WHAT IS BEING ASKED -
The expected result is the full listing, retyped exactly, without a single picture.

RECORDS FOR THE TASK -

-=-=-

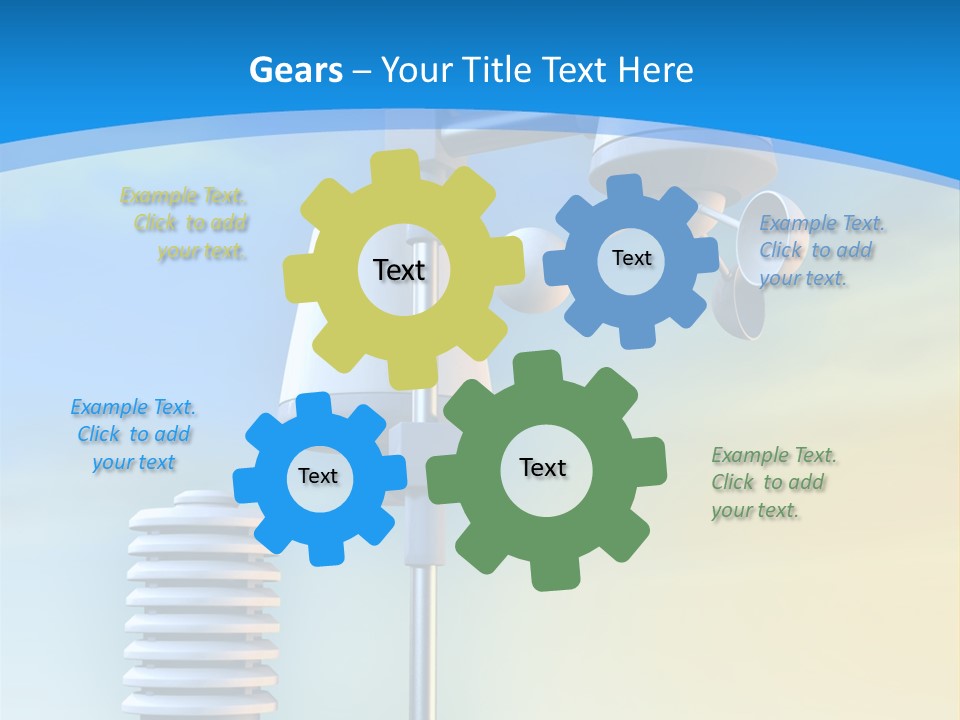 Gears – Your Title Text Here

Example Text. Click to add your text.

Text

Text

Example Text. Click to add your text.

Example Text. Click to add your text

Text

Text

Example Text. Click to add your text.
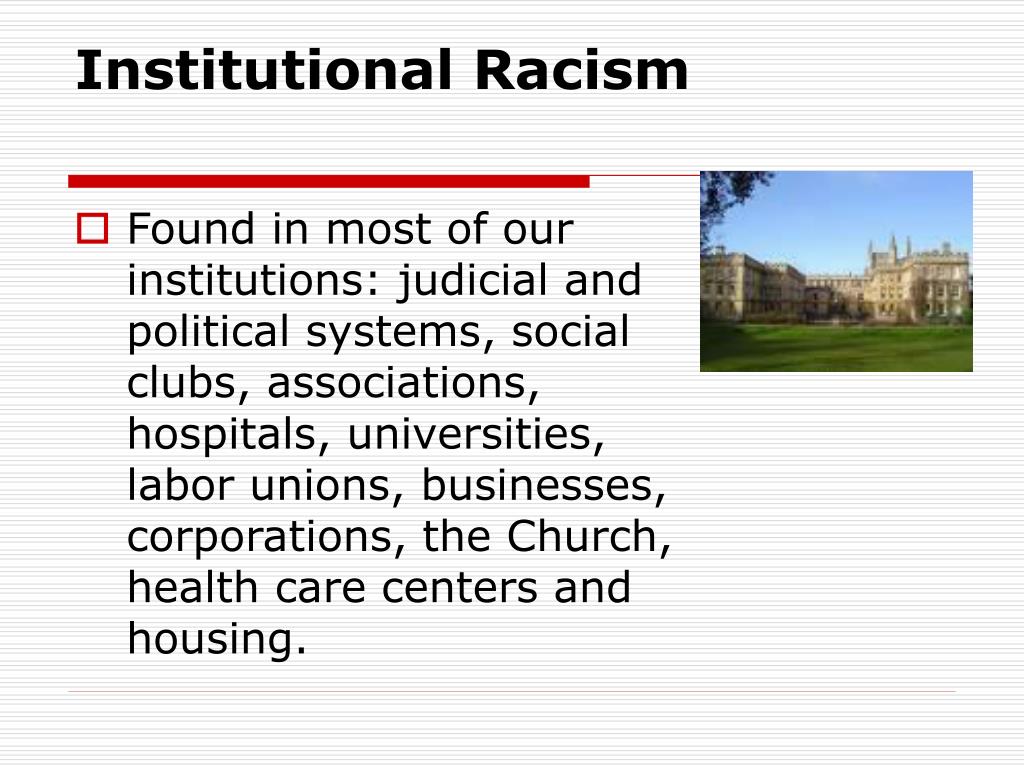 Institutional Racism

Found in most of our institutions: judicial and political systems, social clubs, associations, hospitals, universities, labor unions, businesses, corporations, the Church, health care centers and housing.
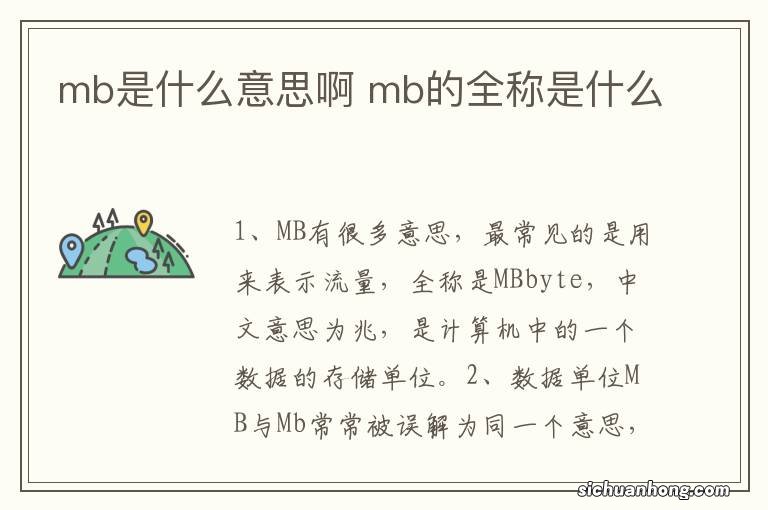 mb是什么意思啊 mb的全称是什么

1、MB有很多意思，最常见的是用来表示流量，全称是MBbyte，中文意思为兆，是计算机中的一个数据的存储单位。2、数据单位MB与Mb常常被误解为同一个意思，

sichuanhong.com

-=-=-

WRITTEN ANSWER -
 Gears – Your Title Text Here

Example Text. Click to add your text.

Text

Text

Example Text. Click to add your text.

Example Text. Click to add your text

Text

Text

Example Text. Click to add your text.
 Institutional Racism

Found in most of our institutions: judicial and political systems, social clubs, associations, hospitals, universities, labor unions, businesses, corporations, the Church, health care centers and housing.
 mb是什么意思啊 mb的全称是什么

1、MB有很多意思，最常见的是用来表示流量，全称是MBbyte，中文意思为兆，是计算机中的一个数据的存储单位。2、数据单位MB与Mb常常被误解为同一个意思，

sichuanhong.com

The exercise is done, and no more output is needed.